> _Problem to solve_
Copy each of the records below word for word, with no changes.

> _Listed entries_
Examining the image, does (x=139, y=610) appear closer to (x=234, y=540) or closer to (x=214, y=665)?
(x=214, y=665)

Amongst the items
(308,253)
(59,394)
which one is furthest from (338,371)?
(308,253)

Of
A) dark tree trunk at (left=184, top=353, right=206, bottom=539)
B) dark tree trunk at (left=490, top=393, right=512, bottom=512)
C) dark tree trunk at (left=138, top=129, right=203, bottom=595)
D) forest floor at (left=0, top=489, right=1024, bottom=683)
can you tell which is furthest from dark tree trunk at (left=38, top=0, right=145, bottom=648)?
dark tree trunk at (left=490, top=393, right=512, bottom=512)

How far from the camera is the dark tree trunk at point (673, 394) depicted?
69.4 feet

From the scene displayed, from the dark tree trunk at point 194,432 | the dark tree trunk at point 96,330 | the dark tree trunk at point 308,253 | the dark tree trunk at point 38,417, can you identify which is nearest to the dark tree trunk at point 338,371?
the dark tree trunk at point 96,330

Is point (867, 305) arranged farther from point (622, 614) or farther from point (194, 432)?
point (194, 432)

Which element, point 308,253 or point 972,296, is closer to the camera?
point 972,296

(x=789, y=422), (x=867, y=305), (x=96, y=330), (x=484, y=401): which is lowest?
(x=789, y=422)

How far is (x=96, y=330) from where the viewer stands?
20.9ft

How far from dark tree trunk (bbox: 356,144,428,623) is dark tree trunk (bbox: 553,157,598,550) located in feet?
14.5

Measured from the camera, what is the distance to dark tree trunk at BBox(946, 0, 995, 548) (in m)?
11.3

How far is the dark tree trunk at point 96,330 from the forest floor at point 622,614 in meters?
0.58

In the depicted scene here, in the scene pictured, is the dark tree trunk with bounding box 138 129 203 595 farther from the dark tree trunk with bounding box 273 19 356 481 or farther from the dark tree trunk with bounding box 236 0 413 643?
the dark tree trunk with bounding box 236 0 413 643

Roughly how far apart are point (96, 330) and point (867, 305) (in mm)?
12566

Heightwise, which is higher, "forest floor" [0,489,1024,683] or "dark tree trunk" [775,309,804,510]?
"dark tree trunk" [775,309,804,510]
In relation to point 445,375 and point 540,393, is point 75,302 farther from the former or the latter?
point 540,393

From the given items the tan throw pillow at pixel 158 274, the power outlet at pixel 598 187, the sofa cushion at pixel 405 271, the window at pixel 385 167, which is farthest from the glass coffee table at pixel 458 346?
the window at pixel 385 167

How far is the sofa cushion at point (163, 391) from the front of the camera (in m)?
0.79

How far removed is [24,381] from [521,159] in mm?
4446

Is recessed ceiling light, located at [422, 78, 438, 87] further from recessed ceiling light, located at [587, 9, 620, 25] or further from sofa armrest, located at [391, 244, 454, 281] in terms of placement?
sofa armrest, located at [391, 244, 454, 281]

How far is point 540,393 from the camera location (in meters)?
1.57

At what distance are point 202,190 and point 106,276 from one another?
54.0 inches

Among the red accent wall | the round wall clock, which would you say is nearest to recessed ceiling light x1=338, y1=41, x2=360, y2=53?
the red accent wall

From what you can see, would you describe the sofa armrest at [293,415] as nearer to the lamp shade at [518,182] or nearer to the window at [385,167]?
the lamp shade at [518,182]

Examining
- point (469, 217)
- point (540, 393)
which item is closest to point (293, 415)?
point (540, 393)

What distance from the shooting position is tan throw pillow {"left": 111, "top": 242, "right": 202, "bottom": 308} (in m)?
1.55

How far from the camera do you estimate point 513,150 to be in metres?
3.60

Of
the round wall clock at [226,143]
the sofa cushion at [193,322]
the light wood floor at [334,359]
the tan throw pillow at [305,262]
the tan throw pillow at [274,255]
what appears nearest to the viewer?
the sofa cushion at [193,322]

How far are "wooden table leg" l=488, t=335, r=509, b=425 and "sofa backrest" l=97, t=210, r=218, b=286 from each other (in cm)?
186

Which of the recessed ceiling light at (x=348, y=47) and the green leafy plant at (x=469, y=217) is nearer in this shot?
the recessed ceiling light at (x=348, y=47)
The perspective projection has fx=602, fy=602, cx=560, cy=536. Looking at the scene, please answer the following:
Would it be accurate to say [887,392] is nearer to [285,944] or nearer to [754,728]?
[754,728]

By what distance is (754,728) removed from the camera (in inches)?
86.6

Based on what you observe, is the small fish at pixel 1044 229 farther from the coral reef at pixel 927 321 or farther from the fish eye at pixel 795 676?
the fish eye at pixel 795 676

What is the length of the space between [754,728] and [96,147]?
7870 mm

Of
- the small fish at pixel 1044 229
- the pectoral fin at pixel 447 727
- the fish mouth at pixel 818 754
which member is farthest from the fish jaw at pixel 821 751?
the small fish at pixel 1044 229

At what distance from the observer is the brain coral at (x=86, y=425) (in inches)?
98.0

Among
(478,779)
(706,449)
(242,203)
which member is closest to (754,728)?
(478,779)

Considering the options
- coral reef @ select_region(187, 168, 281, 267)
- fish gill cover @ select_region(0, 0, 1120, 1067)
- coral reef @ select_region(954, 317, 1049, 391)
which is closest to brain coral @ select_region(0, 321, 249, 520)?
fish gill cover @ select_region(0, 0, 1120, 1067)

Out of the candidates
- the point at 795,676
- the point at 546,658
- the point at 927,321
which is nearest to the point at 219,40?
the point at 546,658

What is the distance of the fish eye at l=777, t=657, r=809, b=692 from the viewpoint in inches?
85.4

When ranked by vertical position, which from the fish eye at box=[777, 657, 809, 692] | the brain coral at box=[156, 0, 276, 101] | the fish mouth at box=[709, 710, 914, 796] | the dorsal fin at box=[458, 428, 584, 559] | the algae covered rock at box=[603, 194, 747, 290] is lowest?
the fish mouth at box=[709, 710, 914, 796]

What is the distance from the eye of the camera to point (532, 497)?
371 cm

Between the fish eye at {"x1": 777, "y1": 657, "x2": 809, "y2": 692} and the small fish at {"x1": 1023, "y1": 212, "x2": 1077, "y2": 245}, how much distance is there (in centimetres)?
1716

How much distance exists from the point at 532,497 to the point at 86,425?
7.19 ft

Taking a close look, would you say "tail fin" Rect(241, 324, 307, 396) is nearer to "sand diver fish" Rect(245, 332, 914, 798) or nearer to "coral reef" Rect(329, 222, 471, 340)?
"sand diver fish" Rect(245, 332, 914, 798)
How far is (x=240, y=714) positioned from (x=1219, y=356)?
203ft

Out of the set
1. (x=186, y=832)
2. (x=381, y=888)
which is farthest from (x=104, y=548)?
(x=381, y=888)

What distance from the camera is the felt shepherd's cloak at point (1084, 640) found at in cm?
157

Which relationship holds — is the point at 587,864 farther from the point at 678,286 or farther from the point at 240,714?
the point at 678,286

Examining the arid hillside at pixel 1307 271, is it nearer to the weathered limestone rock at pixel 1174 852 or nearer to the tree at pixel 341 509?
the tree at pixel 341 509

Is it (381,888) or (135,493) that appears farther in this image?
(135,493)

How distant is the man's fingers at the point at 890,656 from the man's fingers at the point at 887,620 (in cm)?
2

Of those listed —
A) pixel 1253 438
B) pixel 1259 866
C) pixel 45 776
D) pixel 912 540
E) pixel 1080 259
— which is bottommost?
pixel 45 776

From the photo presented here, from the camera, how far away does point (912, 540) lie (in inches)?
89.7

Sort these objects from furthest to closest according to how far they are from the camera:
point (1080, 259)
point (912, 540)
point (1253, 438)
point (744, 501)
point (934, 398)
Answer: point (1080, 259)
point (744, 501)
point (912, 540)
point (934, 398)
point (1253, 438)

> _Result_
Examining the image, does (x=139, y=610) appear closer to (x=234, y=540) or closer to (x=214, y=665)?
(x=214, y=665)

Amongst the items
(308,253)
(59,394)
which one is furthest from (338,371)?
(308,253)

Of
A) dark tree trunk at (left=184, top=353, right=206, bottom=539)
B) dark tree trunk at (left=490, top=393, right=512, bottom=512)
C) dark tree trunk at (left=138, top=129, right=203, bottom=595)
D) forest floor at (left=0, top=489, right=1024, bottom=683)
can you tell which is furthest from dark tree trunk at (left=38, top=0, right=145, bottom=648)?
dark tree trunk at (left=490, top=393, right=512, bottom=512)

How far from the camera is the dark tree trunk at point (673, 394) depicted?
69.4 feet

From the scene displayed, from the dark tree trunk at point 194,432 | the dark tree trunk at point 96,330 | the dark tree trunk at point 308,253 | the dark tree trunk at point 38,417, can you identify which is nearest to the dark tree trunk at point 338,371?
the dark tree trunk at point 96,330

Is point (867, 305) arranged farther from point (622, 614) or farther from point (194, 432)?
point (194, 432)

Which element, point 308,253 or point 972,296, is closer to the camera?
point 972,296

(x=789, y=422), (x=867, y=305), (x=96, y=330), (x=484, y=401): which is lowest?
(x=789, y=422)

How far is (x=96, y=330) from where the viewer stands?
20.9ft

How far from dark tree trunk (bbox: 356,144,428,623) is dark tree trunk (bbox: 553,157,598,550) located in feet?
14.5

Measured from the camera, what is the distance to dark tree trunk at BBox(946, 0, 995, 548) (in m)?
11.3

How far is the dark tree trunk at point 96,330 from the forest floor at point 622,614 in meters?
0.58

In the depicted scene here, in the scene pictured, is the dark tree trunk with bounding box 138 129 203 595 farther from the dark tree trunk with bounding box 273 19 356 481 or farther from the dark tree trunk with bounding box 236 0 413 643?
the dark tree trunk with bounding box 236 0 413 643

Roughly how far apart are point (96, 330) and point (867, 305) (in mm)?
12566

Heightwise, which is higher, "forest floor" [0,489,1024,683] or "dark tree trunk" [775,309,804,510]?
"dark tree trunk" [775,309,804,510]
In relation to point 445,375 and point 540,393, is point 75,302 farther from the former or the latter?
point 540,393

From the given items the tan throw pillow at pixel 158 274, the power outlet at pixel 598 187, the sofa cushion at pixel 405 271, the window at pixel 385 167, which is farthest from the glass coffee table at pixel 458 346?
the window at pixel 385 167

How far is the sofa cushion at point (163, 391) from the front of the camera (in m)?
0.79

How far removed is [24,381] from [521,159] in mm?
4446

Is recessed ceiling light, located at [422, 78, 438, 87] further from recessed ceiling light, located at [587, 9, 620, 25] or further from sofa armrest, located at [391, 244, 454, 281] in terms of placement?
sofa armrest, located at [391, 244, 454, 281]

How far is point 540,393 from the camera location (in meters)?
1.57

At what distance are point 202,190 and point 106,276 from one another?
54.0 inches

Among the red accent wall | the round wall clock, which would you say is nearest to recessed ceiling light x1=338, y1=41, x2=360, y2=53?
the red accent wall

From what you can see, would you describe the sofa armrest at [293,415] as nearer to the lamp shade at [518,182] or nearer to the window at [385,167]?
the lamp shade at [518,182]

Examining
- point (469, 217)
- point (540, 393)
which item is closest to point (293, 415)?
point (540, 393)

What distance from the shooting position is tan throw pillow {"left": 111, "top": 242, "right": 202, "bottom": 308} (in m)?
1.55

How far from the camera do you estimate point 513,150 to be in metres?
3.60

Of
the round wall clock at [226,143]
the sofa cushion at [193,322]
the light wood floor at [334,359]
the tan throw pillow at [305,262]
the tan throw pillow at [274,255]
what appears nearest to the viewer?
the sofa cushion at [193,322]

How far are "wooden table leg" l=488, t=335, r=509, b=425 and "sofa backrest" l=97, t=210, r=218, b=286 from each other (in cm)?
186

Which of the recessed ceiling light at (x=348, y=47) and the green leafy plant at (x=469, y=217) is nearer in this shot?
the recessed ceiling light at (x=348, y=47)
The perspective projection has fx=602, fy=602, cx=560, cy=536. Looking at the scene, please answer the following:
Would it be accurate to say [887,392] is nearer to [285,944] or nearer to [754,728]?
[754,728]

By what distance is (754,728) removed from the camera (in inches)?
86.6

Based on what you observe, is the small fish at pixel 1044 229 farther from the coral reef at pixel 927 321 or farther from the fish eye at pixel 795 676?
the fish eye at pixel 795 676

What is the length of the space between [754,728] and [96,147]?
7870 mm

Of
- the small fish at pixel 1044 229
- the pectoral fin at pixel 447 727
- the fish mouth at pixel 818 754
which member is farthest from the fish jaw at pixel 821 751?
the small fish at pixel 1044 229

At what distance from the observer is the brain coral at (x=86, y=425) (in inches)?
98.0

Among
(478,779)
(706,449)
(242,203)
which member is closest to (754,728)?
(478,779)

Considering the options
- coral reef @ select_region(187, 168, 281, 267)
- fish gill cover @ select_region(0, 0, 1120, 1067)
- coral reef @ select_region(954, 317, 1049, 391)
which is closest to brain coral @ select_region(0, 321, 249, 520)?
fish gill cover @ select_region(0, 0, 1120, 1067)

Out of the candidates
- the point at 795,676
- the point at 546,658
- the point at 927,321
which is nearest to the point at 219,40?
the point at 546,658

What is the distance of the fish eye at l=777, t=657, r=809, b=692 from the viewpoint in inches?
85.4

When ranked by vertical position, which from the fish eye at box=[777, 657, 809, 692] | the brain coral at box=[156, 0, 276, 101] | the fish mouth at box=[709, 710, 914, 796] | the dorsal fin at box=[458, 428, 584, 559] | the algae covered rock at box=[603, 194, 747, 290] is lowest?
the fish mouth at box=[709, 710, 914, 796]

What is the distance from the eye of the camera to point (532, 497)?
371 cm

Between the fish eye at {"x1": 777, "y1": 657, "x2": 809, "y2": 692} and the small fish at {"x1": 1023, "y1": 212, "x2": 1077, "y2": 245}, how much distance is there (in centimetres)?
1716

How much distance exists from the point at 532,497 to the point at 86,425?
7.19 ft

Taking a close look, would you say "tail fin" Rect(241, 324, 307, 396) is nearer to "sand diver fish" Rect(245, 332, 914, 798) or nearer to "coral reef" Rect(329, 222, 471, 340)?
"sand diver fish" Rect(245, 332, 914, 798)
How far is (x=240, y=714) positioned from (x=1219, y=356)?
203ft

Out of the set
1. (x=186, y=832)
2. (x=381, y=888)
which is farthest from (x=104, y=548)?
(x=381, y=888)

What distance from the camera is the felt shepherd's cloak at point (1084, 640) found at in cm?
157

Which relationship holds — is the point at 587,864 farther from the point at 678,286 or farther from the point at 240,714?
the point at 678,286

Examining the arid hillside at pixel 1307 271, is it nearer to the weathered limestone rock at pixel 1174 852 or nearer to the tree at pixel 341 509?
the tree at pixel 341 509

Is it (381,888) or (135,493) that appears farther in this image?
(135,493)

How distant is the man's fingers at the point at 890,656 from the man's fingers at the point at 887,620 (in cm)?
2

Of those listed —
A) pixel 1253 438
B) pixel 1259 866
C) pixel 45 776
D) pixel 912 540
E) pixel 1080 259
— which is bottommost?
pixel 45 776

From the photo presented here, from the camera, how far away does point (912, 540) lie (in inches)?
89.7

Sort these objects from furthest to closest according to how far they are from the camera:
point (1080, 259)
point (912, 540)
point (1253, 438)
point (744, 501)
point (934, 398)
Answer: point (1080, 259)
point (744, 501)
point (912, 540)
point (934, 398)
point (1253, 438)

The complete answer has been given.